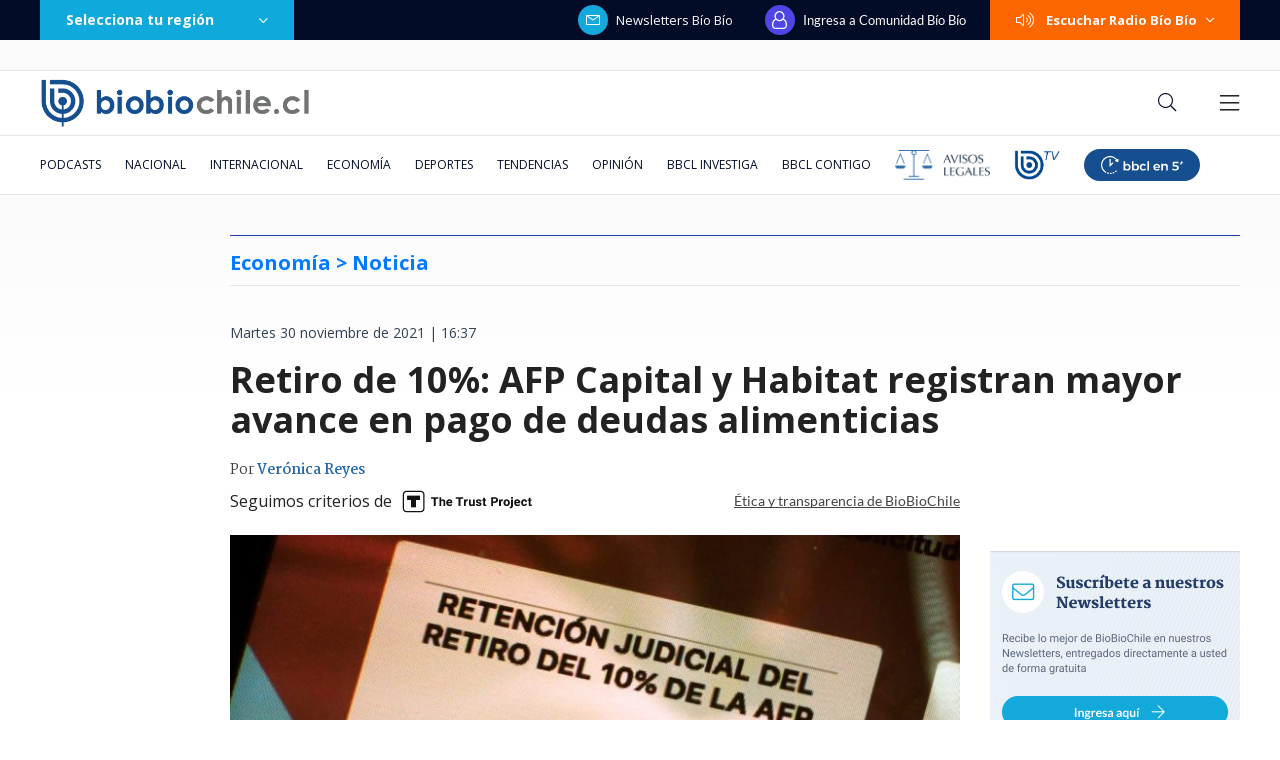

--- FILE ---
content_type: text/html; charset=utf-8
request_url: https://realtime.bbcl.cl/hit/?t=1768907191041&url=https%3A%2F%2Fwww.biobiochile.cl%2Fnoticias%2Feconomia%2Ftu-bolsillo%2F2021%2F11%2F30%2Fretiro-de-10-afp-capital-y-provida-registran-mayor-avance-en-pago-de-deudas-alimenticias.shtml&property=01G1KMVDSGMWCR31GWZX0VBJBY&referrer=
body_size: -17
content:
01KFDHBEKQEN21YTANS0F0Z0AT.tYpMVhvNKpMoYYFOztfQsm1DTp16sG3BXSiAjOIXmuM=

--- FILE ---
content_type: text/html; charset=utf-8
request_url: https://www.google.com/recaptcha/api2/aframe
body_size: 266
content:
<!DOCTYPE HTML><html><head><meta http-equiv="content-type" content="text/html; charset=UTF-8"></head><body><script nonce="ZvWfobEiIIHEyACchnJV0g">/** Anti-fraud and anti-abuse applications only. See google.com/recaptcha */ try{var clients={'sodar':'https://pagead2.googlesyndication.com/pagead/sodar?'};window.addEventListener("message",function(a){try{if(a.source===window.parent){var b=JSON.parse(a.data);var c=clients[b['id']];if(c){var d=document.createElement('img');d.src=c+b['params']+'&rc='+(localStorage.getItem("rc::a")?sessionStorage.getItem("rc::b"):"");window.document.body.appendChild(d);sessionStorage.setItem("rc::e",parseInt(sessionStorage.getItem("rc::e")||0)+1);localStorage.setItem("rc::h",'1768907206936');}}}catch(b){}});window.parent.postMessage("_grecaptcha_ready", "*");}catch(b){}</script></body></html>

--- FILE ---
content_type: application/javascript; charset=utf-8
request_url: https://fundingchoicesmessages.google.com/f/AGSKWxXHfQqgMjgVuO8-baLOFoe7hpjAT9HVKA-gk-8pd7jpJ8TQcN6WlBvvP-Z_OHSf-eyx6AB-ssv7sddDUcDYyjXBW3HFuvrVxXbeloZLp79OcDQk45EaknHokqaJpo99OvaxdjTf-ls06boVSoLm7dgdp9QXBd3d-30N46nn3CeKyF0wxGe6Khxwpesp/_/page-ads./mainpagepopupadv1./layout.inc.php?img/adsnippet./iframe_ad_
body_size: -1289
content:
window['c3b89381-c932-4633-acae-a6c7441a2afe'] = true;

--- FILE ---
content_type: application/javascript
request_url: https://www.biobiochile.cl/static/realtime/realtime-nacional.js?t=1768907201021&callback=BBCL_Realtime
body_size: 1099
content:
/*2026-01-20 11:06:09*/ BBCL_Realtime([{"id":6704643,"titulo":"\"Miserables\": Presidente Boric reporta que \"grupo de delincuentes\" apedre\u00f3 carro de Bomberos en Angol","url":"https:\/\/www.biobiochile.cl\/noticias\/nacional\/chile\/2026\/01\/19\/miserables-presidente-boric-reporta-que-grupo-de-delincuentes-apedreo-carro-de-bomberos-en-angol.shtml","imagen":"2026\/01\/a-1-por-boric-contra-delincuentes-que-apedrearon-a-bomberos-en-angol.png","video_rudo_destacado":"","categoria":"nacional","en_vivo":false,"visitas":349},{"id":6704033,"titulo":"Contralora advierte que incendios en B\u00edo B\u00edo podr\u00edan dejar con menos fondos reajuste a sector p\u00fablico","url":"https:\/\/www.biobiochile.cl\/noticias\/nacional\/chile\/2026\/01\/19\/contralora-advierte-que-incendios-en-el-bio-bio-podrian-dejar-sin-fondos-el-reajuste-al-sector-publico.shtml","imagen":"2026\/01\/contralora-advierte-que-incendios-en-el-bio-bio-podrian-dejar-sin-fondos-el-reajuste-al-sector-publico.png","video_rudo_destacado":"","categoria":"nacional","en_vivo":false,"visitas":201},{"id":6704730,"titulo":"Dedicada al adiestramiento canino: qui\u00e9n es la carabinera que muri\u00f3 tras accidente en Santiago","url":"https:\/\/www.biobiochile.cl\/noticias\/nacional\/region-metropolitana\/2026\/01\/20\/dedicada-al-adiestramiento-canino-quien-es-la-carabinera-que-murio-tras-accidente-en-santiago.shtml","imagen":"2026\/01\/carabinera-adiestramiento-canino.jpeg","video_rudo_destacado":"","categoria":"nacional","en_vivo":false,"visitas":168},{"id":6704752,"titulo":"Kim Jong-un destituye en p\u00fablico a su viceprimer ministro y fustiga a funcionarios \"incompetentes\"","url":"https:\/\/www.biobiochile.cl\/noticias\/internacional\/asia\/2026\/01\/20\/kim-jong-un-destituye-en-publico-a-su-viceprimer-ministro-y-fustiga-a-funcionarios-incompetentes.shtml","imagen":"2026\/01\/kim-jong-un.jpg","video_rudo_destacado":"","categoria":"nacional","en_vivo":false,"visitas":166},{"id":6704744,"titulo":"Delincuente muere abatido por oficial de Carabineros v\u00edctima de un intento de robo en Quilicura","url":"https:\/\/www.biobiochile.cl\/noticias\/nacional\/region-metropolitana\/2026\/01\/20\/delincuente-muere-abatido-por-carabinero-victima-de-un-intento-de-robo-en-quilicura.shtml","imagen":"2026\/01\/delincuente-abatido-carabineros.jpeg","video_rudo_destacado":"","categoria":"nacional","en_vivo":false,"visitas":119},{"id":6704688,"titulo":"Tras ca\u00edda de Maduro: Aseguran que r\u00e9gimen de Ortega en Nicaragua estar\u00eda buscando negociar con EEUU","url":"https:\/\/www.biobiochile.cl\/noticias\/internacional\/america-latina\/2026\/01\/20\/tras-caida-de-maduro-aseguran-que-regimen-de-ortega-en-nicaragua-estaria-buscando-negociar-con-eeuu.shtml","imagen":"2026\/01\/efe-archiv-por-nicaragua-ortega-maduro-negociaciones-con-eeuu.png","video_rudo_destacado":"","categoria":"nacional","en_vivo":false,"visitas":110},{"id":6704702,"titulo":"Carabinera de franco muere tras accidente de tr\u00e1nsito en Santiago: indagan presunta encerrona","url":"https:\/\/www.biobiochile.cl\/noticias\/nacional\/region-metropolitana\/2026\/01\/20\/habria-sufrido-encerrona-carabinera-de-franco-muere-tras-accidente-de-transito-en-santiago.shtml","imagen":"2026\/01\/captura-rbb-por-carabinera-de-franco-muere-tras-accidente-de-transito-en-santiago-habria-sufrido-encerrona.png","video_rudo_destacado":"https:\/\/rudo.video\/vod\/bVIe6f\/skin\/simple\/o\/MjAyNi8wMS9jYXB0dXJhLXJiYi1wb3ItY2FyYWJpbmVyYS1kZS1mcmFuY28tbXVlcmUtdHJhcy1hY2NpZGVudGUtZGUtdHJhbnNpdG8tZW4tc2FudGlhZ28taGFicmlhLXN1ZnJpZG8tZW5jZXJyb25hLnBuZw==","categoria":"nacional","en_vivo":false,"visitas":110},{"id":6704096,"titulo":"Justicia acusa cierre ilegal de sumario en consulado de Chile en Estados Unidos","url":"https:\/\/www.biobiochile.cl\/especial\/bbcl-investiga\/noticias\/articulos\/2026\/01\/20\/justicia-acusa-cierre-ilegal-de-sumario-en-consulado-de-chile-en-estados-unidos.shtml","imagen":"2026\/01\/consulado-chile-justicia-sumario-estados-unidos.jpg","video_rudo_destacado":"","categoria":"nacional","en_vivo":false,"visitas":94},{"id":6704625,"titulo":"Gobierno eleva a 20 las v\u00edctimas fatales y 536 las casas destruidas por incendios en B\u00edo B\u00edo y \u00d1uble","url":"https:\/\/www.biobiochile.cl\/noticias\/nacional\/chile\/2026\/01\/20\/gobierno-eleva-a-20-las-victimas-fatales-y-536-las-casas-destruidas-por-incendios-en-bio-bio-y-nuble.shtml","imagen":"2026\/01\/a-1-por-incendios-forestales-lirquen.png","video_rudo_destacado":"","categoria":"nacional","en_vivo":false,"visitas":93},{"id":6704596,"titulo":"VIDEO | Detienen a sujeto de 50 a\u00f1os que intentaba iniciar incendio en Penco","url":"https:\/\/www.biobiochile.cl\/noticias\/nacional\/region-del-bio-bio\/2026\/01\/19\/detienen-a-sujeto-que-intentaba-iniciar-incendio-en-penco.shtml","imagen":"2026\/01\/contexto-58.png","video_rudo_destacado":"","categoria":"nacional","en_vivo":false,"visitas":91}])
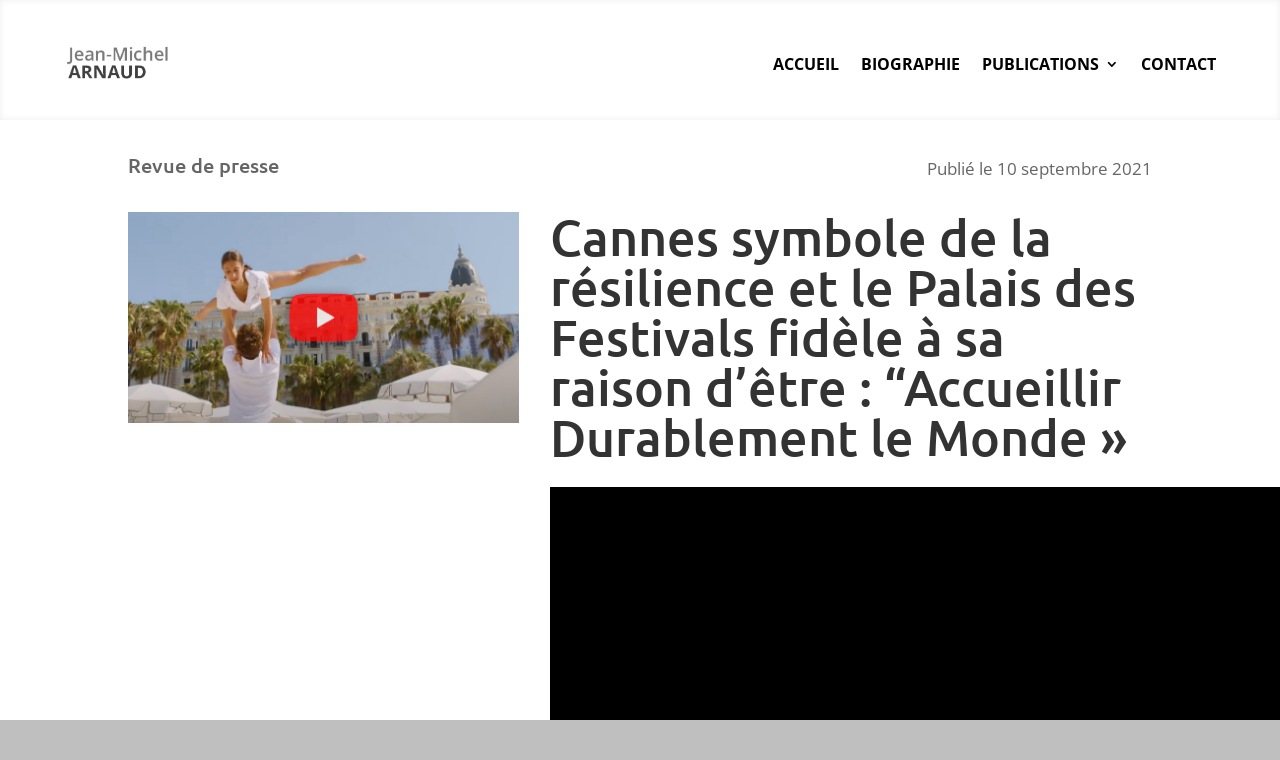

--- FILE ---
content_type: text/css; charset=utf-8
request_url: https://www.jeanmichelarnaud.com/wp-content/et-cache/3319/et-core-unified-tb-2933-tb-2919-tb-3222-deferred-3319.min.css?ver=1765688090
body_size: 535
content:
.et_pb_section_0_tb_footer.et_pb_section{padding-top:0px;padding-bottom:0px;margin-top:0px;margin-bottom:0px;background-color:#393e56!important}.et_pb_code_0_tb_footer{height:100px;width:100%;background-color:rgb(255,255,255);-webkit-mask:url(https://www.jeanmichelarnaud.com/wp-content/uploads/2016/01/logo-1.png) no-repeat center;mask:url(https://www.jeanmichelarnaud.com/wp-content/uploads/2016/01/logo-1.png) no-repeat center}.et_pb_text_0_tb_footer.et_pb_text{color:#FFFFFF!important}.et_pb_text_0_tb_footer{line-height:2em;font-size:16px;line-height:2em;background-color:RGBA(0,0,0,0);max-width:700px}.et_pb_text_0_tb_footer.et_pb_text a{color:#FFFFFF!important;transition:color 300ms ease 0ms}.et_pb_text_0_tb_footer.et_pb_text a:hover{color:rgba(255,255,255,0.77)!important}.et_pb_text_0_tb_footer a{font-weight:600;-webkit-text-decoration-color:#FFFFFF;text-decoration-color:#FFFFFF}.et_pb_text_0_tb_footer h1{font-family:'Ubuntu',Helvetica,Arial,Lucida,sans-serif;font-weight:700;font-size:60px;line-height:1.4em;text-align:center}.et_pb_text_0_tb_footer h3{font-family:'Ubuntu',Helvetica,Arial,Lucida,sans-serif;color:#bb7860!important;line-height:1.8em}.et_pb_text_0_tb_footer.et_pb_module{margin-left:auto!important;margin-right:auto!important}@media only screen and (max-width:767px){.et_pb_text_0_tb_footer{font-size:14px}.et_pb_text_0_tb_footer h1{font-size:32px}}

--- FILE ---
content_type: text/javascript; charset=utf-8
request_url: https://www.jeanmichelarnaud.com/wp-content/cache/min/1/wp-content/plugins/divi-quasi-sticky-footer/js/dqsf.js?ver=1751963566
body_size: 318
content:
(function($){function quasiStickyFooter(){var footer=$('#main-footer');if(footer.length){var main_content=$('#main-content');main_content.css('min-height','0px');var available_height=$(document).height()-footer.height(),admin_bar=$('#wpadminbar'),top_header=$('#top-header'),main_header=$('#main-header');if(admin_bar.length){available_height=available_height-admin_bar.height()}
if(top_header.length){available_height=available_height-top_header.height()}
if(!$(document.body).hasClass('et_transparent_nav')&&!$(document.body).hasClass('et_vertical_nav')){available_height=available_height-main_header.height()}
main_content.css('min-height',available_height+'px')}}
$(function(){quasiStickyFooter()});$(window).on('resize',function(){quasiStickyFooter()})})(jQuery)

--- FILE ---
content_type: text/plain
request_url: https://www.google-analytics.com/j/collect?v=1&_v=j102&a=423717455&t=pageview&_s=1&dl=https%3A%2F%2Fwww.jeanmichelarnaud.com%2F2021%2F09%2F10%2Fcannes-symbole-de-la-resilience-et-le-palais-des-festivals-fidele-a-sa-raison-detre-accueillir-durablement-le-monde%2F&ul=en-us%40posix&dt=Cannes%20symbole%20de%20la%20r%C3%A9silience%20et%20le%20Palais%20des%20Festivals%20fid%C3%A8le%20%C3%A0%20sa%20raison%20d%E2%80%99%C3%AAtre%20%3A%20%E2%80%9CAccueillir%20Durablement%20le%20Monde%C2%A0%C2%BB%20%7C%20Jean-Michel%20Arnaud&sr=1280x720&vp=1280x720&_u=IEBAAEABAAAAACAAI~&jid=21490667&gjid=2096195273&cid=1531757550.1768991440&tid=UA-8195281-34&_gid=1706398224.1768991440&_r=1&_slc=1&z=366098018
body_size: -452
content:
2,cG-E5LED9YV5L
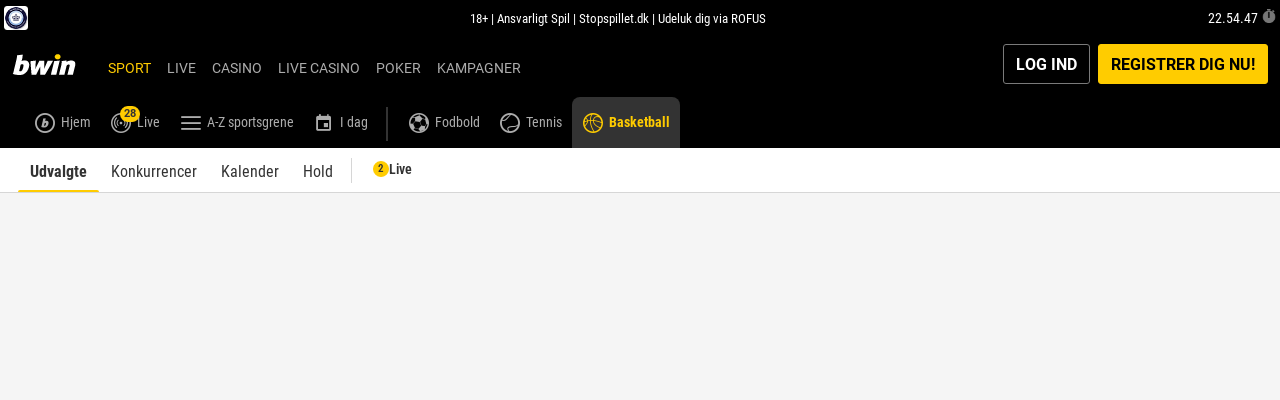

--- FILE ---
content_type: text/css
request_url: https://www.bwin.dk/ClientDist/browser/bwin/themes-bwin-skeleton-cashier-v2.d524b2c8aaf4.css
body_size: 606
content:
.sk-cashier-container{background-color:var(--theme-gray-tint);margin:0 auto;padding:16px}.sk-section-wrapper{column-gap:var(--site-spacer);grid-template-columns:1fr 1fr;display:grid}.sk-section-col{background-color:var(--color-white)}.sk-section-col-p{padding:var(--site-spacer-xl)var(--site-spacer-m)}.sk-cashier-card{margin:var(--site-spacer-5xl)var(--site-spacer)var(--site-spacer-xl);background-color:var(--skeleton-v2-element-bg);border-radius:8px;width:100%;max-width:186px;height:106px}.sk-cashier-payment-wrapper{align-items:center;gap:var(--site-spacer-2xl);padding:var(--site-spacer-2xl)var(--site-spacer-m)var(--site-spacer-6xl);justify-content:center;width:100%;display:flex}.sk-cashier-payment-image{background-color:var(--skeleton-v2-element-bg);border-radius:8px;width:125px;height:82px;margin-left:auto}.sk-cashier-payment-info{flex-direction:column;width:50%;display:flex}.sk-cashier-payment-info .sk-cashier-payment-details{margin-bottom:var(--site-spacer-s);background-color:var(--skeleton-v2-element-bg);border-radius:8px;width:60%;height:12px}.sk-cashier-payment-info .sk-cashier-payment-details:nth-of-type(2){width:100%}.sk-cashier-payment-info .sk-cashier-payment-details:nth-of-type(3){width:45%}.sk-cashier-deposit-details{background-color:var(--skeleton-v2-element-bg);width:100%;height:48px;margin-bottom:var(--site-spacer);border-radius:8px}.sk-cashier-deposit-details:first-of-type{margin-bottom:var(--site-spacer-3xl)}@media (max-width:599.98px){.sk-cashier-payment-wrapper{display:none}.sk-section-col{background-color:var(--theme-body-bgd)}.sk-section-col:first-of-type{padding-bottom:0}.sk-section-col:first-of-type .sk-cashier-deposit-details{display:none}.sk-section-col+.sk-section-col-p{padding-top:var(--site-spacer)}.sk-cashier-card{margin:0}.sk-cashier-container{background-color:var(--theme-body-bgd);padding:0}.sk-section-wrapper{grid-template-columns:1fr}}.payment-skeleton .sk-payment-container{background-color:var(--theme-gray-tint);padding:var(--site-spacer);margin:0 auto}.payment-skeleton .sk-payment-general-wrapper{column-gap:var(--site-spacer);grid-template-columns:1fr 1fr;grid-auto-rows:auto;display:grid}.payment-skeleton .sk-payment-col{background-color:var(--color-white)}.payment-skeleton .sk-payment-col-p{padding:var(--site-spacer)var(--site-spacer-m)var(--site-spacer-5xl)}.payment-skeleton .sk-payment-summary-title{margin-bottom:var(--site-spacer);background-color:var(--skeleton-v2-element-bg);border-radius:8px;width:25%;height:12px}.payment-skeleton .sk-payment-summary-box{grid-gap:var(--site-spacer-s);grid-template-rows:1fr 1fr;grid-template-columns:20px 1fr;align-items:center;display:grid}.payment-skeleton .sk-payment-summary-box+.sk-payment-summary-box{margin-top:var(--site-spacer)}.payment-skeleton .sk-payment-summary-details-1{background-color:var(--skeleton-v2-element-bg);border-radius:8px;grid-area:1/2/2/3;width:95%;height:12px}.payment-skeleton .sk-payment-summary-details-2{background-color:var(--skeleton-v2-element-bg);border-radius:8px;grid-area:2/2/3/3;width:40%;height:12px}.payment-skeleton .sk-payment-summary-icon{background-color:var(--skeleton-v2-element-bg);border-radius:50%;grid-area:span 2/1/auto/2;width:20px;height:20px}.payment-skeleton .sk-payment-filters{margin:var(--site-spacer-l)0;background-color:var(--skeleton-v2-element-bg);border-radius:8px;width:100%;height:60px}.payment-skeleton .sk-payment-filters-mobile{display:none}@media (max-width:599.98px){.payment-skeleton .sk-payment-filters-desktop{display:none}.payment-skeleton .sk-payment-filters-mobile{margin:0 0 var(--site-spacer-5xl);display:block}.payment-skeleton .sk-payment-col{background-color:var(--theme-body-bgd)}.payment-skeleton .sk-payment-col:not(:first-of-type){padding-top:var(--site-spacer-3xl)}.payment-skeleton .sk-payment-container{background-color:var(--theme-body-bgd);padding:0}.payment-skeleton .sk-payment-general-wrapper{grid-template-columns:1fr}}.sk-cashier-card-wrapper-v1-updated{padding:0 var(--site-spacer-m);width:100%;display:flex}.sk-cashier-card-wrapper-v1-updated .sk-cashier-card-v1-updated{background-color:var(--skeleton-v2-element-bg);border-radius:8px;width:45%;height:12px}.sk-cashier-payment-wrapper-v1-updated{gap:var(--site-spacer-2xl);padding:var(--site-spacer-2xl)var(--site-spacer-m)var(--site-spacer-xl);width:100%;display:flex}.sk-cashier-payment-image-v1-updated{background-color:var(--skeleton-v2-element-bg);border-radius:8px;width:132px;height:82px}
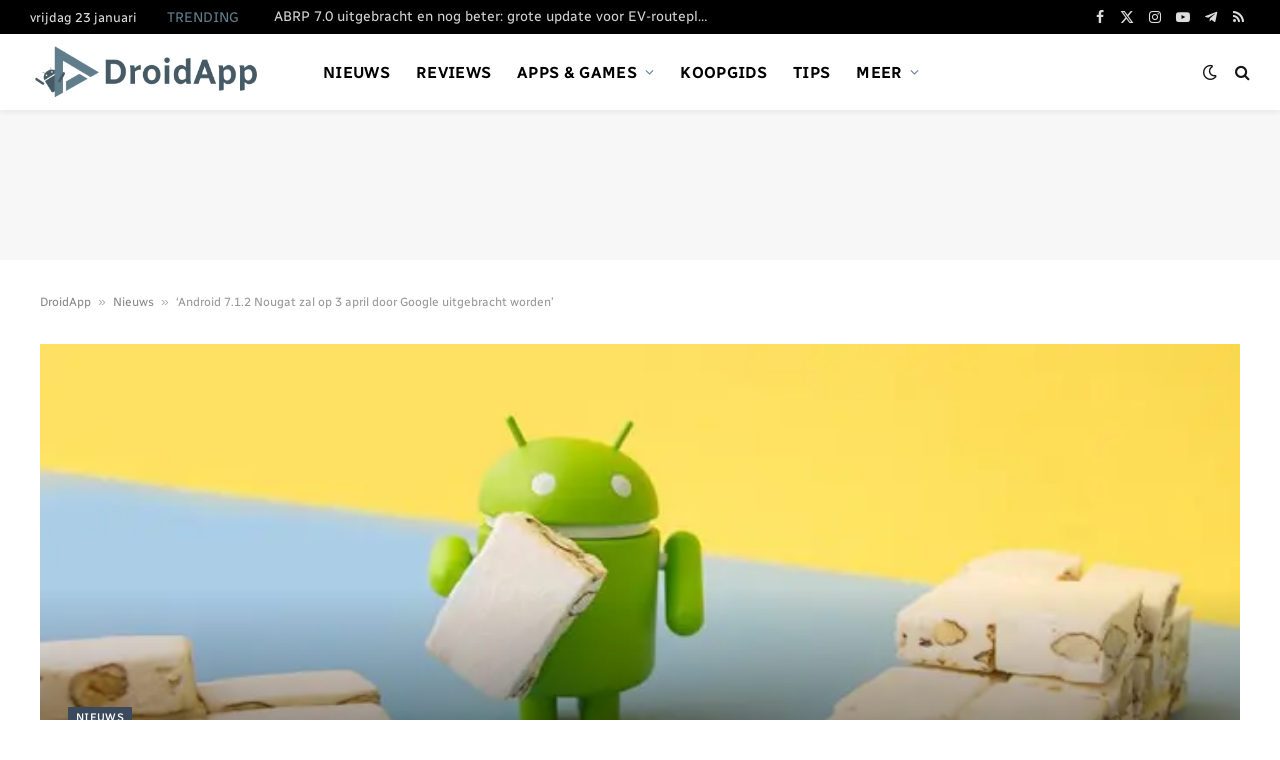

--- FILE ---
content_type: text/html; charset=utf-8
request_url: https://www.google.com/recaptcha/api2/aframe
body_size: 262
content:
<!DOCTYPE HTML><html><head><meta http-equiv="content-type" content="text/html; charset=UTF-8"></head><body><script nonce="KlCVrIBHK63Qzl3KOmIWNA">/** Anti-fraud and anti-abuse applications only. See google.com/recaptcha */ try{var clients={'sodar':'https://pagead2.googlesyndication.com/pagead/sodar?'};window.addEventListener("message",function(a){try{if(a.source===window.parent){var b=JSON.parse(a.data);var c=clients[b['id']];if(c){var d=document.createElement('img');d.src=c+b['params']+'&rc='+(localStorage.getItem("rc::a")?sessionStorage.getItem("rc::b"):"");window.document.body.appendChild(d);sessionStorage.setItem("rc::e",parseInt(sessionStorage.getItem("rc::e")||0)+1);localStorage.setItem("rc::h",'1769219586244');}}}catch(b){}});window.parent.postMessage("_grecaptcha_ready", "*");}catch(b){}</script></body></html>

Assigned task
Pick each line holding the word "length" out of the data and copy it.

Expected answer
(function($){function quasiStickyFooter(){var footer=$('#main-footer');if(footer.length){var main_content=$('#main-content');main_content.css('min-height','0px');var available_height=$(document).height()-footer.height(),admin_bar=$('#wpadminbar'),top_header=$('#top-header'),main_header=$('#main-header');if(admin_bar.length){available_height=available_height-admin_bar.height()}
if(top_header.length){available_height=available_height-top_header.height()}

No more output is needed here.